Actual bidding volumes tabled in recent weeks – 128MW across 18 solar bidders, plus 154.5MW from wind counterparts – fell short of the mark, however.

The tender – reserved for 0.5MW-10MW projects – is the fourth, small-scale iteration of Argentina’s RenovAr, a renewable auction scheme it has rolled out with World Bank support.

Aimed at larger plants, RenovAr’s round 1 tender was held in autumn 2016. It awarded 400MW of the 1.142GW total to four 100MW solar plants, with prices around the US$60/MWh mark.

Only weeks later, a follow-on auction was arranged to cater to failed round 1 bidders. This round 1.5 tender saw solar reap 516MW of 1.3GW of contracts, at average prices of US$55/MWh.

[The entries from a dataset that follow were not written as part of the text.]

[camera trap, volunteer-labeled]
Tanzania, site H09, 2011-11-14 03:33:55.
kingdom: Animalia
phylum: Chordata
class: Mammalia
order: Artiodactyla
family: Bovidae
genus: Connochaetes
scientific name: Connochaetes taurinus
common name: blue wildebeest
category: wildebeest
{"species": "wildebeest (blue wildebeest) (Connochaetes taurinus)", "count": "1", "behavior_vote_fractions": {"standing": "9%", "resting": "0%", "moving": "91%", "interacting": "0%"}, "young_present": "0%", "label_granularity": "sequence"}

Once the July ‘MiniRen’ tender concludes, Argentina’s next planned round 4 auction should come in November and offer 1GW in contracts to wind and solar, according to national press reports.

At 795MW of installed capacity this February, Argentina’s PV industry lags behind that of neighbours Brazil (2.29GW) and Chile (2.13GW), IRENA figures show.

The country is working to catch up via large-scale ventures – 600MW Cauchari chief amongst them – but also smaller schemes, with new tax credits now planned for C&I projects.